Aku tidak akan melakukan hal bodoh seperti itu. Mati sia-sia hanya akan membuat mereka semakin besar kepala,karena telah sukses menghancurkan hidupku. Meski sejujurnya mereka memang berhasil.
Aku akan membuktikan jika aku mampu bertahan dan aku mampu bangkit, senyum licik terbit dari bibirku. Aku sangat penasaran bagaimana reaksi Alex ataupun Mia melihatku dengan mudah mendapatkan pengganti, dan bahagia setelah pengkhianatan mereka.
Tidak berselang lama aku pun menyusul dokter Revan turun. Sebenarnya bisa saja aku turun bersamanya tadi, tapi akan terasa aneh jika kita sama- sama turun dari atap gedung tengah malam.
"Dari mana? Ibu cari dari tadi kamu ga ada."

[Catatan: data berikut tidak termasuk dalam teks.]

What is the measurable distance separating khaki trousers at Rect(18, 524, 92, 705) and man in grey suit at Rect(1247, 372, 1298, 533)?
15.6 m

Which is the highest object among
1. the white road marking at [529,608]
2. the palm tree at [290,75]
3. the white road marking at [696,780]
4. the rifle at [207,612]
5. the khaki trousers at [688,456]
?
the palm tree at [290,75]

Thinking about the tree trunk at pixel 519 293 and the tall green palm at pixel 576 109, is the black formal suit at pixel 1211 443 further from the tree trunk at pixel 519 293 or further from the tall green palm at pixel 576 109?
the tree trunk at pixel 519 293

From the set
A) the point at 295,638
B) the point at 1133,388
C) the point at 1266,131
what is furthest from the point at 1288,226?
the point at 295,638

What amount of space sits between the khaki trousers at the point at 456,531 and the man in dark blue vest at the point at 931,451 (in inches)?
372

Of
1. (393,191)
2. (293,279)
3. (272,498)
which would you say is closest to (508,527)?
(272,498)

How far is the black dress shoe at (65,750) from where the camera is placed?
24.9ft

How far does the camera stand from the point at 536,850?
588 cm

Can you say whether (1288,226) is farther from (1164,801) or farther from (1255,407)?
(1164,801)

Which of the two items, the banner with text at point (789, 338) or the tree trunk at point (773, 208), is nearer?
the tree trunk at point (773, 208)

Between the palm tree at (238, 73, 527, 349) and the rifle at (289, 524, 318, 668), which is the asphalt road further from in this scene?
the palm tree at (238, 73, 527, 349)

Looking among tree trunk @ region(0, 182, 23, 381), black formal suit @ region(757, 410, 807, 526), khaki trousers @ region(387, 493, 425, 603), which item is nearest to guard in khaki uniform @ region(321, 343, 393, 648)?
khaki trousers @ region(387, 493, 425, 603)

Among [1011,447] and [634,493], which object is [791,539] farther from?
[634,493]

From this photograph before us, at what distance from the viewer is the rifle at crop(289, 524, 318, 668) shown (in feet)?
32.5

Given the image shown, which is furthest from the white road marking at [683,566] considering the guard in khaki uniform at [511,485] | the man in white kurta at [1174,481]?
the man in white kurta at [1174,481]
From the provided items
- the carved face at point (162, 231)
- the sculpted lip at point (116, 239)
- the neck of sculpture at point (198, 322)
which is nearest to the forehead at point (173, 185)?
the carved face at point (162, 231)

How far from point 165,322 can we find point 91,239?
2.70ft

Aku ingat, sebelum keluar tadi ibu sudah tidur.
Aku tersenyum menghampiri Ibu, aku tau dia pasti akan marah. Dam sebelum itu terjadi, aku segera meraih jemarinya dan duduk di bangkar.
"Nay habis cari angin di luar. Bosan tiduran terus." Ibu masih menatapku curiga,
"Tidurnya bareng disini ya?" Kutepuk ruang kosong di sebelahku, menarik lengan ibu agar bisa berbaring bersama.

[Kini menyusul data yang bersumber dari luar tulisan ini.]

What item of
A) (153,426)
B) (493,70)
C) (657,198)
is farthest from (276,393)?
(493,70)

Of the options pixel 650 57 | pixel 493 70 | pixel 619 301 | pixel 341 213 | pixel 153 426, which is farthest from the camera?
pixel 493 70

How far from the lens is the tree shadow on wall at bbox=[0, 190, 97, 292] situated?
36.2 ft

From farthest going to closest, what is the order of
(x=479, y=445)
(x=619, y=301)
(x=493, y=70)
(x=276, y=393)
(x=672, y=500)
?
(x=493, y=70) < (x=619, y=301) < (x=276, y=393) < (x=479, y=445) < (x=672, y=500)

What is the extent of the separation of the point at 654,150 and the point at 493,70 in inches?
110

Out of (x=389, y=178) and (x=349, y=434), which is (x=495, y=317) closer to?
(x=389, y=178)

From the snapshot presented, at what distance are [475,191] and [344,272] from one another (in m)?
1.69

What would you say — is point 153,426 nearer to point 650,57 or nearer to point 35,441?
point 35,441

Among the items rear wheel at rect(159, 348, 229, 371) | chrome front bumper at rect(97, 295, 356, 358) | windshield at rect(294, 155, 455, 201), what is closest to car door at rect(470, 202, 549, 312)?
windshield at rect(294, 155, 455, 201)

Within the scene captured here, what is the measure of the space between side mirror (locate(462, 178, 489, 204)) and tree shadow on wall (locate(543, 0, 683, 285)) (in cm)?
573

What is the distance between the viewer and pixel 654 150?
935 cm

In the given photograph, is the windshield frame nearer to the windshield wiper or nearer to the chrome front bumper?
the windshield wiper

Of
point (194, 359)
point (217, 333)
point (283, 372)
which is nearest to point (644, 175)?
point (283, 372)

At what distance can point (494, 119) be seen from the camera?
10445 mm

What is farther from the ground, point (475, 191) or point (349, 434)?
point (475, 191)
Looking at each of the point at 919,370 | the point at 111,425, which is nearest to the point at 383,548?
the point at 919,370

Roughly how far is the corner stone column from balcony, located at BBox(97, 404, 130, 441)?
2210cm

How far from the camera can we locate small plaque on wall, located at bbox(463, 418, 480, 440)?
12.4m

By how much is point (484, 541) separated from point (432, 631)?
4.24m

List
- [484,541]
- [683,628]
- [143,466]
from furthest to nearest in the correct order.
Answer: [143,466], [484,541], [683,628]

Ibu tidak akan melanjutkan pertanyaannya, berbeda dengan Abang yang pasti akan memaksa sebelum mendengar penjelasanku secara detail. Ibu tidak seperti itu, dia akan dengan sabar menunggu, hingga akhirnya aku bercerita dengan sendirinya. Terkadang aku merasa jiwa Abang tertukar dengan Ibu.
Berbagi tempat tidur dengan Ibu membuatku merasa nyaman. Pelukan dan usapan lembutnya di kepala memberiku rasa tenang, hingga tak terasa aku pun tertidur.